Joel Connelly (1948-2026) was a revered political journalist and columnist who spent nearly forty-seven years writing for The Seattle Post Intelligencer and its online successor, SeattlePI.com, both owned by Hearst, before joining the Northwest Progressive Institute and Post Alley as a contributor.
Connelly reported on multiple presidential campaigns and from many national political conventions. During his career at the P-I, he interviewed Presidents Bill Clinton, Barack Obama, George W. Bush, and George H.W. Bush. He covered Canada from Trudeau to Trudeau, wrote about the fiscal meltdown of the nuclear energy obsessed WPPSS consortium (pronounced Whoops) and public lands battles dating back to the Alpine Lakes Wilderness.
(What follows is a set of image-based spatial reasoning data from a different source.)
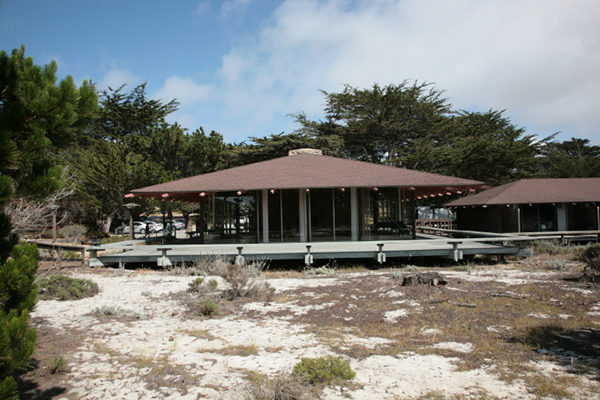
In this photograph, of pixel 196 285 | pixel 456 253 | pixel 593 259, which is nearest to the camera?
pixel 196 285

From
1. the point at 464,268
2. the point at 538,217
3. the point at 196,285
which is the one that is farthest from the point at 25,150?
the point at 538,217

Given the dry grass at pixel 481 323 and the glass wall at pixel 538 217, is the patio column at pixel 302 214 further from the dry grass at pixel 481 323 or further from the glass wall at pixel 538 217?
the glass wall at pixel 538 217

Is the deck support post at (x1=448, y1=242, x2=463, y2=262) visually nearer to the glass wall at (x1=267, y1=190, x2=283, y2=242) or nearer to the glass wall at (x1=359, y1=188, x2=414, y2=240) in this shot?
the glass wall at (x1=359, y1=188, x2=414, y2=240)

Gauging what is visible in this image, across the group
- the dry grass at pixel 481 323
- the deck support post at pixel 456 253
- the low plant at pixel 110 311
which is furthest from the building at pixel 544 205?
the low plant at pixel 110 311

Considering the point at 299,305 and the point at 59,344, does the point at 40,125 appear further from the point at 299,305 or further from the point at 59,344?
the point at 299,305

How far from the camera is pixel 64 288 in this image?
321 inches

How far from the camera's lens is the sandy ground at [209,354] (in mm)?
4012

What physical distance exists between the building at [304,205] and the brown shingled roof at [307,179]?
0.12 feet

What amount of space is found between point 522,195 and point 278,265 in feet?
48.5

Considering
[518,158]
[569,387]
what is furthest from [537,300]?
[518,158]

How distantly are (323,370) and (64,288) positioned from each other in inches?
258

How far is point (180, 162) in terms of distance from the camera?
26828 millimetres

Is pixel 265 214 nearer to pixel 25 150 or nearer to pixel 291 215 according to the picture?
pixel 291 215

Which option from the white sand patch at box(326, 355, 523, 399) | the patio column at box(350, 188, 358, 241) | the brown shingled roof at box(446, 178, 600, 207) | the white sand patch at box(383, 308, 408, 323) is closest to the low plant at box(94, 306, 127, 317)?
the white sand patch at box(326, 355, 523, 399)
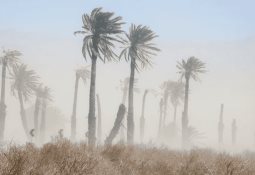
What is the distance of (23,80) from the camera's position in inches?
2172

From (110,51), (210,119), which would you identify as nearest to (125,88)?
(110,51)

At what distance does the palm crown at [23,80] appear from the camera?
54688 mm

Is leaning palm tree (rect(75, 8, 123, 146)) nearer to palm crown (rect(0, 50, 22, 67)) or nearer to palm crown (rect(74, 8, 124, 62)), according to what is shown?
palm crown (rect(74, 8, 124, 62))

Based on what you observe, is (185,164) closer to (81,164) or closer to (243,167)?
(243,167)

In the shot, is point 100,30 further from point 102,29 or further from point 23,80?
point 23,80

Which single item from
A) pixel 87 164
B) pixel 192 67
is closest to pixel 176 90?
pixel 192 67

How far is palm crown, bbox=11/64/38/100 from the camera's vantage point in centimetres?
5469

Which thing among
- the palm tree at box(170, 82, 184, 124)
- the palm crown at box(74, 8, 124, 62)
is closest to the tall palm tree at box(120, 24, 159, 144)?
the palm crown at box(74, 8, 124, 62)

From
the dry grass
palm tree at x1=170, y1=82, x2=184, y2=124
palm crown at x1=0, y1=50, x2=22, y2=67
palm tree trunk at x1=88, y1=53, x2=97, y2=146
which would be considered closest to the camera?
the dry grass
He also coauthored a trio of books:
- on conservation and former four-term Idaho Governor Cecil Andrus;
- evolution of the University of Notre Dame under visionary President Father Hesburgh;
- and the season that saved the Seattle Mariners.
Connelly’s coverage of WPPSS was runner-up for a Pulitzer Prize. The Society of Professional Journalists presented him with a lifetime achievement award for his contributions to journalism. He has won two “Best in the West” medallions plus achievement awards from the Idaho Conservation League, Alaska Wilderness League, and the Washington Environmental Council. The most telling honor, however, came at New York news conference when Governor Mario Cuomo told Connelly: “I don’t recognize you. You don’t work here. But you think like people who do.”
Connelly was a graduate of Notre Dame University, although he got tired of endless showings of Rudy during the COVID-19 pandemic. He held a masters degree from the University of Washington. As a college student, he worked on the anti-war campaigns of Senators McCarthy and McGovern. A widower from 2002 until his death in 2026, Connelly divided his time between Seattle home and his family cabin on Whidbey Island prior to moving to Horizon House, a retirement community. He was a conservationist, dating back to when his six-year-old legs climbed Heliotrope Ridge on Mount Baker.
He enjoyed rafting rivers and summiting major peaks; he made it to 19,000 feet on the summit crater of Kilimanjaro as well as in the Himalayas. He was fond fond of watching gray whales at Laguna San Ignacio in Baja. In his later years, he preferred backcountry cabins to tents. His favorite quote, from St. Thomas More, was: “Silence gives consent.”